芸術写真華やかだった大正時代の作品を見ると、当時の流行なのだろうが、あまりにも

情緒的に過ぎ、志の高い作品が多いとは言えない。芸術写真作家は裕福なアマチュア

が多く、道楽の一つとしてたしなむ人が多かった事によるのだろう。当然世に問うなどと

いう欲も(一部を除いて)なく、その作品を眼にする機会は今では少ない。しかしなかに

は相当な名人がいたようで、アサヒカメラの増刊号(昭和
49年)に木村伊兵衛放談室の

再録が載っているが、そこで、林平吉という名人について語っている。この人物はブロム

オイルトランスファー法で三色分解のカラープリントをしていた人物である。木村の対談

の相手は長岡正雄。(元日本写真機工業会会長)

木村 「昔は偉いのがいた。日本橋の丸善の裏にいた…。」

長岡 「林の平公か(笑い)おれの家のうらにいた。」 

木村 「あんな名人いないですよ。なんでもうまいんだ。芸者の長じゅばんへ景色だの何
     だの、焼きつけちゃうんだ。ブロムオイルの手法ですよ。」 
    (ブロムオイルを転写))

長岡 「おもしろい人だったよ。ちょっと、すうっとした男でね。」 

木村 「日本橋のどまん中にいて、まわりが芸者屋と飲み屋だもの。そこで極道している
     わけだ。ちょうどライカの
C型ができたときにドイツに行って、それでいろいろなレン
     ズをつけかえて、とりわけては三色分解して、それを伸ばしてブロムオイルでやっ
     ていたんだ。」

云々とある。 

私は世の中で一番見てみたい写真はこの林平吉のカラー写真である。ないとは思いな

がら恵比寿の写真美術館に聞いてみたが、遊び人、林の平公の写真はあるはずもなか

った。しかし芸者のポートレートを大きな写場用カメラで、三色分解の乾板三枚を各
1秒半

で撮るというのだから相当な遊び人である。

作品が残る芸術写真家の作品で、今見ても突出しているのは野島康三の作品だろう。

現在なお画面から強烈なエネルギーを発している。
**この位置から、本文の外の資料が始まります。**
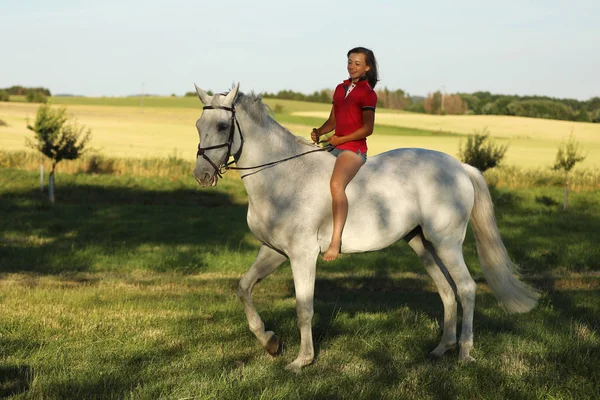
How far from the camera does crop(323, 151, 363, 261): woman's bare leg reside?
653 centimetres

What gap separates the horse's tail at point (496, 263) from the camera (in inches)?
305

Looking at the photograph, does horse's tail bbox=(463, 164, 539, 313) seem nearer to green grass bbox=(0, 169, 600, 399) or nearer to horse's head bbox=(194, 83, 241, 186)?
green grass bbox=(0, 169, 600, 399)

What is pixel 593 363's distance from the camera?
6145 millimetres

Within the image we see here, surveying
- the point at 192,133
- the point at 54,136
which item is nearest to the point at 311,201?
the point at 54,136

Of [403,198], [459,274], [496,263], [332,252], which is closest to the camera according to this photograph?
[332,252]

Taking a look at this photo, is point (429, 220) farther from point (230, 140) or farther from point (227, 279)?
point (227, 279)

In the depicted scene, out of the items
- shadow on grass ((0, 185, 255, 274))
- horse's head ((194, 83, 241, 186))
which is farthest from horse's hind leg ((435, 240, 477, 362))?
shadow on grass ((0, 185, 255, 274))

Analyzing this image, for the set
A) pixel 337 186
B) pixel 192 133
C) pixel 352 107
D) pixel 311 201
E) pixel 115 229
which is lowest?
pixel 115 229

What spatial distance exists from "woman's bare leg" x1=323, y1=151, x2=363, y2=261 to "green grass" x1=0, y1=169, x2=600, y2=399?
3.67ft

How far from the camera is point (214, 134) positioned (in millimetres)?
6266

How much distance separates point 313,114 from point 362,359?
8374 centimetres

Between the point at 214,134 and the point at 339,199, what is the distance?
134 cm

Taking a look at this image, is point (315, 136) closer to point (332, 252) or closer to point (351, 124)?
point (351, 124)

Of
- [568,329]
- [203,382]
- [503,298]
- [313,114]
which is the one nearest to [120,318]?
[203,382]
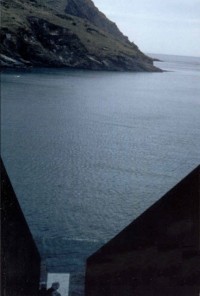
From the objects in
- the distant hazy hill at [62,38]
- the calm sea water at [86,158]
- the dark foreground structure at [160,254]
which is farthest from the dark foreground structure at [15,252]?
the distant hazy hill at [62,38]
銀行家の息子だった彼は物心両

面で貧乏に喘ぐ芸術家を助けるなど、尊敬を集めた人物だったようだ。しかしその野島

にしても海外から流入するリアリズム写真の流れに勝てず、和服を洋服に着替え、ダン

スパーティーを催したりして、新しい波に順応しようとしたようで、がっかりさせられる。

自分に合った技術というものは、一生に、そう幾つも出会えるものではない。普通のモノ

クロ写真(ゼラチン・シルバー・プリント)に転向してからの作品には、見るべきものはな

いと私は思う。

日本から、すっかり消えてしまった、オイル、ブロムオイルなどの技法だが、海外には、

皆がやめるから、私もやめるという妙な風習はないので、以前として作家が存在する。

ホッパーフェスタ(ブラシで弾むように叩くことからホッパーと称す)などが開催されてい

たりして、普及に努めるサークル、
ワークショップなどが、近年盛んになってきているよう

で、
インターネットによる情報交換も行われている。